» REQUIREMENT:
Write out exactly the lines from the one containing "kingdom: Animalia" through the last line of the records below, and no others.

——————————

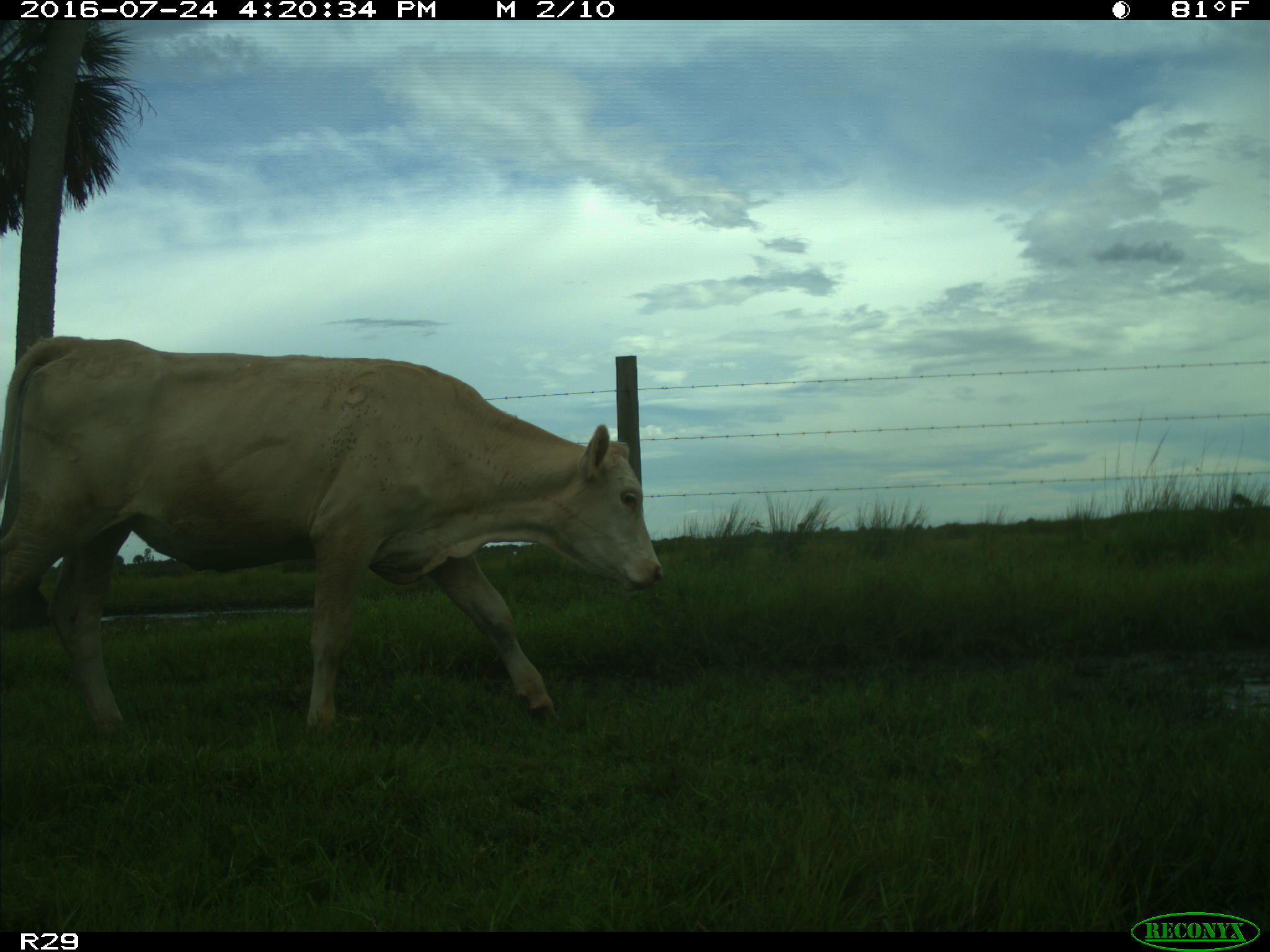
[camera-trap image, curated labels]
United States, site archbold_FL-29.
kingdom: Animalia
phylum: Chordata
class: Mammalia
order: Artiodactyla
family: Bovidae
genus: Bos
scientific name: Bos taurus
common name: domestic cow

——————————

» WORKED SOLUTION:
kingdom: Animalia
phylum: Chordata
class: Mammalia
order: Artiodactyla
family: Bovidae
genus: Bos
scientific name: Bos taurus
common name: domestic cow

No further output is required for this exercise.